Reproductive outcomes after antenatal corticosteroids: Secondary analysis of 50-year follow-up of the Auckland steroid randomized trial

Sophie L St Clair; Anthony G B Walters; Caroline A Crowther; Stuart R Dalziel; Carl Eagleton; Gregory D Gamble; Christopher J D McKinlay; Barry J Milne; Jane E Harding; ANCHOR Study Group

doi:10.1111/aogs.14984

Reproductive outcomes after antenatal corticosteroids: Secondary analysis of 50-year follow-up of the Auckland steroid randomized trial

Acta Obstet Gynecol Scand. 2024 Oct 4. doi: 10.1111/aogs.14984. Online ahead of print.

Authors

Affiliations

¹ Liggins Institute, The University of Auckland, Auckland, New Zealand.
² Department of Paediatrics: Child and Youth Health, University of Auckland, Auckland, New Zealand.
³ Department of Surgery: Child and Youth Heath, University of Auckland, Auckland, New Zealand.
⁴ Children's Emergency Department, Starship Children's Hospital, Auckland, New Zealand.
⁵ School of Social Sciences and Centre of Methods and Policy Application in the Social Sciences, University of Auckland, Auckland, New Zealand.
⁶ Department of Statistics, Faculty of Science, University of Auckland, Auckland, New Zealand.

PMID: 39365094
DOI: 10.1111/aogs.14984

Abstract

Introduction: Antenatal corticosteroids are widely used to prevent morbidity and mortality after preterm birth, but there are ongoing concerns about the possible risk of long-term adverse effects, including perturbation of endocrine systems, with potential implications for reproduction. A small number of animal studies have suggested possible adverse effects on reproduction after antenatal exposure to corticosteroids, but there is a paucity of human data.

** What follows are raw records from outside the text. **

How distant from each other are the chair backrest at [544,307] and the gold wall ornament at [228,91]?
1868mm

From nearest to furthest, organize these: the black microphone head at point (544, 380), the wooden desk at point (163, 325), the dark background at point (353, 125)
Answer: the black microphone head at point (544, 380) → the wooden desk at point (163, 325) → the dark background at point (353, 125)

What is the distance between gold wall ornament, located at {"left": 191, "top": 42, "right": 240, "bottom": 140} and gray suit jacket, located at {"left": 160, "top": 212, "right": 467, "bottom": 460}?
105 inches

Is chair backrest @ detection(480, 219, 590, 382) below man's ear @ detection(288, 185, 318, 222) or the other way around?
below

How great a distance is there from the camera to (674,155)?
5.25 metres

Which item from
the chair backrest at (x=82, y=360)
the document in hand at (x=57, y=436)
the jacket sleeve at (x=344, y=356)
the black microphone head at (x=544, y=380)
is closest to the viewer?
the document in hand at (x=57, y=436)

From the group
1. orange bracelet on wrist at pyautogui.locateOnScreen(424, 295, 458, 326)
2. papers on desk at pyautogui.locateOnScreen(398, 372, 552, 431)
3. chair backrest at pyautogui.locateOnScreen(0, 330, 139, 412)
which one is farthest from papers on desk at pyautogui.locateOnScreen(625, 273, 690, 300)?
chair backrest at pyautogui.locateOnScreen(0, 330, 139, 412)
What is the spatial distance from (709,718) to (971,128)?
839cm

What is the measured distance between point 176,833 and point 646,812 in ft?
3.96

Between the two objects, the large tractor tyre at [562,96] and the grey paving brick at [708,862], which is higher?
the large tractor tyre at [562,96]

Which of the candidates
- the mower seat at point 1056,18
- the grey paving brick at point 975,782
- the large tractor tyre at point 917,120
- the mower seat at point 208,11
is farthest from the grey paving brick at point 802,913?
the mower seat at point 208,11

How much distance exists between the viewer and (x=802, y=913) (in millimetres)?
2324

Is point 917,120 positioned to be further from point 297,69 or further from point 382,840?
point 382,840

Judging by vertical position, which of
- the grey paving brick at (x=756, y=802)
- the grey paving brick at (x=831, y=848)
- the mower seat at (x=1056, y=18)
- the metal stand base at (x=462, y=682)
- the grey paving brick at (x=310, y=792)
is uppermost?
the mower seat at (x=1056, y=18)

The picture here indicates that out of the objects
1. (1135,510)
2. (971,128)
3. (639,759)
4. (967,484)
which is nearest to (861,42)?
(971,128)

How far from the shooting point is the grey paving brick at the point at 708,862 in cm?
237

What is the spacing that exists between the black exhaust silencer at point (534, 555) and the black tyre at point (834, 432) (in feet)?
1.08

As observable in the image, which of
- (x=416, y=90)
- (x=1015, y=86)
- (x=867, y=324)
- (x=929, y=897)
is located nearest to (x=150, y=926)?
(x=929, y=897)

Material and methods: This is a secondary cohort analysis of the 50-year follow-up of the Auckland Steroid Trial (1969-1974) comparing antenatal exposure to corticosteroids or placebo. Participants whose mothers took part in the placebo-controlled randomized trial of antenatal corticosteroids completed a questionnaire reporting reproductive outcomes at 50 years of age. The main outcome was at least one pregnancy ≥20 weeks or fathered at least one pregnancy ≥20 weeks. Additional outcomes included a number of pregnancies or fathered pregnancies ≥20 weeks, outcomes relating to female reproductive lifespan (including age at menarche and menopause), and outcomes relating to their offspring (including birthweight and gestation).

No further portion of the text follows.